◆ **REQUIRED TASK**
Display every line of the rows below that contains the word "point". Letter case must match.

◆ **RECORDS FOR THIS EXERCISE**
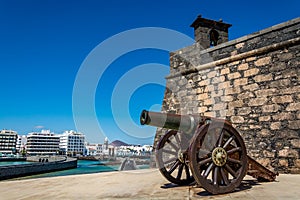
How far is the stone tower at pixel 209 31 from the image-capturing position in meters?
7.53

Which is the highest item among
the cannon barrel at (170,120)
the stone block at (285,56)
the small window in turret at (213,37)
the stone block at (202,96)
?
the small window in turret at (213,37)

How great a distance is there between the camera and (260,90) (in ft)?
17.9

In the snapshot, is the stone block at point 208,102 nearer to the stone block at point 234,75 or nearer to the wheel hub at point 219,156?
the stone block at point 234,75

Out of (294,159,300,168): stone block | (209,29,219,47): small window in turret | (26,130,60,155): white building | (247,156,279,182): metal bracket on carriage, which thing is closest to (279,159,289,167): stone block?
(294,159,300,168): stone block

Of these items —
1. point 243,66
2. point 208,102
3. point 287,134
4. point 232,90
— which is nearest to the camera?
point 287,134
---
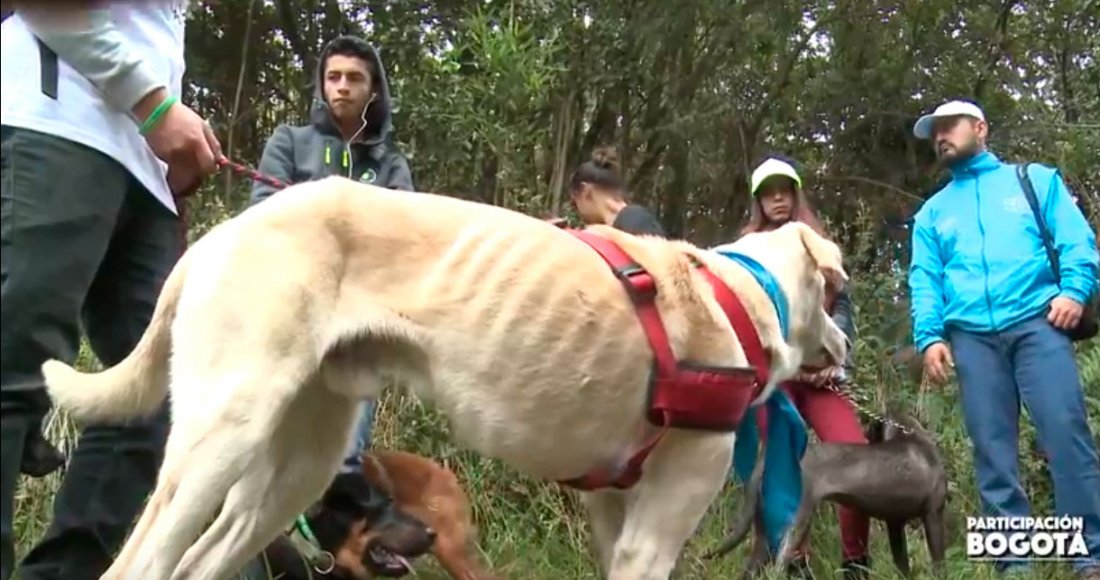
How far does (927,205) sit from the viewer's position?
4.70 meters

◆ **ANSWER FOR THE TASK**
In the snapshot, is the stone block at point 208,102 nearer to the stone block at point 234,75 or nearer to the wheel hub at point 219,156?
the stone block at point 234,75
1. point 243,66
2. point 208,102
3. point 287,134
4. point 232,90
point 287,134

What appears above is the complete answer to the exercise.